Severely asthmatic schoolboy, 14, dies after falling ill in detention


Nasar Ahmed. Pic: Sani Begum Sania

A Tower Hamlets schoolboy has died in hospital after falling ill during a lunchtime detention.

Fourteen-year-old Nasar Ahmed, who is understood to suffer from severe asthma, was taken to the Royal London Hospital when he became ill at Bow School last Thursday, November 10. He then died in hospital on Monday.

His death is being treated as unexpected. The causes may become clearer following a post-mortem examination, to be carried out by the coroner.

According to the Evening Standard, Nasar’s father, Ashram Zaman, 48 was called into the school on Thursday morning, at 11:40am, because his son had done something naughty. 


He said: “Nasar put his hands together and pleaded with me, saying ‘I’ll never do it again. I’m so tired, I’m not well,’ but they sent him to detention anyway.”

Nasar was said to be supervised during the detention, with three other pupils in a ground floor room.

It is said that he did not have his inhaler or epi-pen with him when paramedics arrived at the school.

His father was called to the school later when his son fell ill: “I left work to rush down and there were four ambulances outside. The paramedics tried to stop me getting to him but I pushed past. I got into the room and saw my son on the floor. I saw them working on him to try and get him breathing again,” he said.

“Now we’ve lost our son, we’ve got nothing left.”

Nasar’s mother, Ferdosie told the Standard: “Nasar was ill growing up and it was a challenge raising him until he got to 14. Now he is gone out of this world without us. I can’t believe it.”

In a statement, Bow School confirmed Ahmed had “passed away in hospital”. The school said it will cooperate fully with investigations into the boy’s death.

Bow School. Pic: Eunice Marfo

Bow School. Pic: Eunice Marfo

“The whole school community sends our thoughts and prayers to him, and to his family,” said executive head teacher Cat Smith.

“We will continue to offer support to the family, his fellow pupils and teachers at this very difficult time.”

A now-deleted statement from the school, made before Ahmed’s death, said emergency services were called after he showed signs of breathing difficulties that rapidly got worse.

“Additional adult help was immediately sought and two trained first aiders, who had full knowledge of the student’s medical needs, were rapidly with the student,” the statement read.

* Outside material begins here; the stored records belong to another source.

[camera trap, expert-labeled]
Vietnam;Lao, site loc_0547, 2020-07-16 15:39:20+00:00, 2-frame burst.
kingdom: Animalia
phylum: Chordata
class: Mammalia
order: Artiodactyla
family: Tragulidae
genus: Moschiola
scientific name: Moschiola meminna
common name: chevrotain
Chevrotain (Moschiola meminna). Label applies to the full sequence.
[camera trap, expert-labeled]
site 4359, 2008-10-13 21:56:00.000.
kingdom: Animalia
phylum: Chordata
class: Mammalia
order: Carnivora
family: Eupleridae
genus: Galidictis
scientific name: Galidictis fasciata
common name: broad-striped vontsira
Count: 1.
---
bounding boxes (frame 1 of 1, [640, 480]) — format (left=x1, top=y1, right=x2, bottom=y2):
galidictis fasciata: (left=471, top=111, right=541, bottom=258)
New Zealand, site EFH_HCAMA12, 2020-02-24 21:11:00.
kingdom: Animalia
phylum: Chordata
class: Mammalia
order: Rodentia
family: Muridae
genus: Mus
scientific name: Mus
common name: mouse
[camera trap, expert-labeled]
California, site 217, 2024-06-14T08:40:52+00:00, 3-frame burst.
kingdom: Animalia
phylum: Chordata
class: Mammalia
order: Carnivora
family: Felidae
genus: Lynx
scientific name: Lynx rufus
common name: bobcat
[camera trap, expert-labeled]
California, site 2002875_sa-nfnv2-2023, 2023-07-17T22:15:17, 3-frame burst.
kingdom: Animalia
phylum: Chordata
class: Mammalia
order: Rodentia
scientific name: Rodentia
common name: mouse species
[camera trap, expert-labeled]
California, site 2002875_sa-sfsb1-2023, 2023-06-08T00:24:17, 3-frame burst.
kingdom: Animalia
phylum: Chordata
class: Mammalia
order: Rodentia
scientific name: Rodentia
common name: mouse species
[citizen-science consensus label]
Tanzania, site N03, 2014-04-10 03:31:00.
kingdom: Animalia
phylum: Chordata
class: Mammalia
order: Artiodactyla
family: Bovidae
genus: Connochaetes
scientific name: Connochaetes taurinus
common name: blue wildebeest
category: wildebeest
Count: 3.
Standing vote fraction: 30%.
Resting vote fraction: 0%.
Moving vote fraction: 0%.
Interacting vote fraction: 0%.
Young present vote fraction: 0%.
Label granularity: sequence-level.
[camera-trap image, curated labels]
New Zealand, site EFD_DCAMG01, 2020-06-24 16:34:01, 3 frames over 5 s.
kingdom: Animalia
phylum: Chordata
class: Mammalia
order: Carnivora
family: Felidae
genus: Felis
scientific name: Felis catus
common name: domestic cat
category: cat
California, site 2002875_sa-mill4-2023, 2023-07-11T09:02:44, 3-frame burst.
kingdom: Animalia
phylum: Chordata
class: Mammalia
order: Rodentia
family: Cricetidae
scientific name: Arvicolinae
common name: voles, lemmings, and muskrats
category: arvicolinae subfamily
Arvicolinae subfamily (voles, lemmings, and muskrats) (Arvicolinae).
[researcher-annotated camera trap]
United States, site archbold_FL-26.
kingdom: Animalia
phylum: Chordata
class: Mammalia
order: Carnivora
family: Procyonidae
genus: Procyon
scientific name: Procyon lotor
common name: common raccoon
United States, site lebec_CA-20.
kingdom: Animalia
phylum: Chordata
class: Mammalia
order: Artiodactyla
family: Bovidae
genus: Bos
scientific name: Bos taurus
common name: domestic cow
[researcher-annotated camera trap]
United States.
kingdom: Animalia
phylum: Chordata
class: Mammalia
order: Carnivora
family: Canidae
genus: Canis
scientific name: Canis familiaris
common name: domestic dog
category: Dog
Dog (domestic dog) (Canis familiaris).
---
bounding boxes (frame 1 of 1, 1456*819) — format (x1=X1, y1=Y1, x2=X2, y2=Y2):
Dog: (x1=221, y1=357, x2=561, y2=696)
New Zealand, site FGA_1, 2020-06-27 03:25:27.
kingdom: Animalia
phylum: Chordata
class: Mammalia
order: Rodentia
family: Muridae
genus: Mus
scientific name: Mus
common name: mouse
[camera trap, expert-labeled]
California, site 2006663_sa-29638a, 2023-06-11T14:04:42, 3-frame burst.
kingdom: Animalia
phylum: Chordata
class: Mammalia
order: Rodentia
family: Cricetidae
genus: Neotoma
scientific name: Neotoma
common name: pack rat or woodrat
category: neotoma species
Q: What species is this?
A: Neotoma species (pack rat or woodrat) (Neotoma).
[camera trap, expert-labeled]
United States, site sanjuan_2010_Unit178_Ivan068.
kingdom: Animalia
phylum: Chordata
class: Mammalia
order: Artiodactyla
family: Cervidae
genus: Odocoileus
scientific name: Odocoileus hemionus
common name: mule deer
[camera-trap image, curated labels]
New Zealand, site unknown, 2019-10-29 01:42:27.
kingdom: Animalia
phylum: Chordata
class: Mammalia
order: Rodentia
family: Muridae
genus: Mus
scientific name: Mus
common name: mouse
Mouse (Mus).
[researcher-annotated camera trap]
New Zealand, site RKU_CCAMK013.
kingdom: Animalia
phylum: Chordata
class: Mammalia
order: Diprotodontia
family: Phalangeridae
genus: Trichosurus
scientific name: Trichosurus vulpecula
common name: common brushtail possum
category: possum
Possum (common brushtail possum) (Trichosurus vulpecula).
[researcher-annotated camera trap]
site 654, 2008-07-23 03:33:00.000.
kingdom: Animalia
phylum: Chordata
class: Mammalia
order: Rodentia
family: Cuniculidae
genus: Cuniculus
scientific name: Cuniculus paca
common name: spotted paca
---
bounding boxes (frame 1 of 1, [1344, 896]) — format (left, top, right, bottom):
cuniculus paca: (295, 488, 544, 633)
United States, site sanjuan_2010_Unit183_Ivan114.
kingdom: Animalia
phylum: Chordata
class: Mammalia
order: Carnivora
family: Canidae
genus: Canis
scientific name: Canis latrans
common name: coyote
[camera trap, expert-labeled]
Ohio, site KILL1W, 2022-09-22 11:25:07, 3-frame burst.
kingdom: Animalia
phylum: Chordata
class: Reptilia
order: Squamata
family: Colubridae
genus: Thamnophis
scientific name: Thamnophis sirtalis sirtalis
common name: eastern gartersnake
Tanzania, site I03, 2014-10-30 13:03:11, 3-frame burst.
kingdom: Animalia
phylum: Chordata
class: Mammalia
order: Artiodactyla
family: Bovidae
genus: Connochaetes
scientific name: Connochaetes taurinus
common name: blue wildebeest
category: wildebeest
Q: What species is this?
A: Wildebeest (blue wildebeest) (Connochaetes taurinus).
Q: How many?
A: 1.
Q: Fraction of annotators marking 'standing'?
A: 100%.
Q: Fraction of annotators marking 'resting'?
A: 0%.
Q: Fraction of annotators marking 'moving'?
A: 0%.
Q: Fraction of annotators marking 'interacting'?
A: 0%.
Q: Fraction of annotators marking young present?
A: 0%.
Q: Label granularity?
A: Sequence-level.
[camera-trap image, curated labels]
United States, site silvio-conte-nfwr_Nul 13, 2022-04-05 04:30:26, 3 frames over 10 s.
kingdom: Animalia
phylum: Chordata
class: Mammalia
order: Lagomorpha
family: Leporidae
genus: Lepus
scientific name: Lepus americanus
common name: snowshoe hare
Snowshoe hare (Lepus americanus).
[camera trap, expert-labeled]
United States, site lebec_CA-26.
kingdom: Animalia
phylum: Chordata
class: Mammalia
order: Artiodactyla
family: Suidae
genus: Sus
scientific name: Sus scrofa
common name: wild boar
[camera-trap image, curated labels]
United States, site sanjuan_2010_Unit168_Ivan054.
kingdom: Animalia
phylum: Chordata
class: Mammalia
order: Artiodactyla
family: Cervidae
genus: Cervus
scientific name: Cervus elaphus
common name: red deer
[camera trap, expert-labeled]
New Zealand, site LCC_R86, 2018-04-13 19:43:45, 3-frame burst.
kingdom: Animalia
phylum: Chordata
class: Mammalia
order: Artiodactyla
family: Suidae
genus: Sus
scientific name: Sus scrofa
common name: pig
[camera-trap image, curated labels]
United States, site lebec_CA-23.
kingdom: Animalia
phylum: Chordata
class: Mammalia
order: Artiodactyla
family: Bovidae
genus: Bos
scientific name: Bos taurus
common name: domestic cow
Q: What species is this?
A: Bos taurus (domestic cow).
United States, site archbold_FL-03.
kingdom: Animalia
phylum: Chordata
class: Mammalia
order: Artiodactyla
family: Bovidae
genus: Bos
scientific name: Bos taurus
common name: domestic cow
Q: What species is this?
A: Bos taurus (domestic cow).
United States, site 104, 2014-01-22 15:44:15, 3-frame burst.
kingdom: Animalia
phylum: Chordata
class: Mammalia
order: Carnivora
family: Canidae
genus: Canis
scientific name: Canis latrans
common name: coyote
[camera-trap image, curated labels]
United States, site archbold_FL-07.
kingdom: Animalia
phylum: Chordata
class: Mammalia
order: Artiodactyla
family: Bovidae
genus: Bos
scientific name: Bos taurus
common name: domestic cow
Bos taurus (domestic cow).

“Simultaneously, an emergency call was made and the staff in attendance received expert advice over the phone whilst waiting for the paramedics.

“Shortly afterward, a rapid response paramedic was on site and was swiftly joined by a number of his colleagues who took control of providing emergency care, with support from staff in the school.

“The school made immediate contact with the family and the student’s parent came as quickly as they could. They were supported by a school translator and were briefed about their child’s condition by the paramedics throughout,” it continued.

Bow School is considered ‘good and improving’ according to the most recent Ofsted report.

According to figures released by the mayor of London, Sadiq Khan, Bow is one of eleven schools in the Tower Hamlets area which exceeds legal air quality levels.

The majority of students come from ethnic minority backgrounds, particularly the Bangladeshi community.

Tower Hamlets police are conducting inquiries in relation to the incident.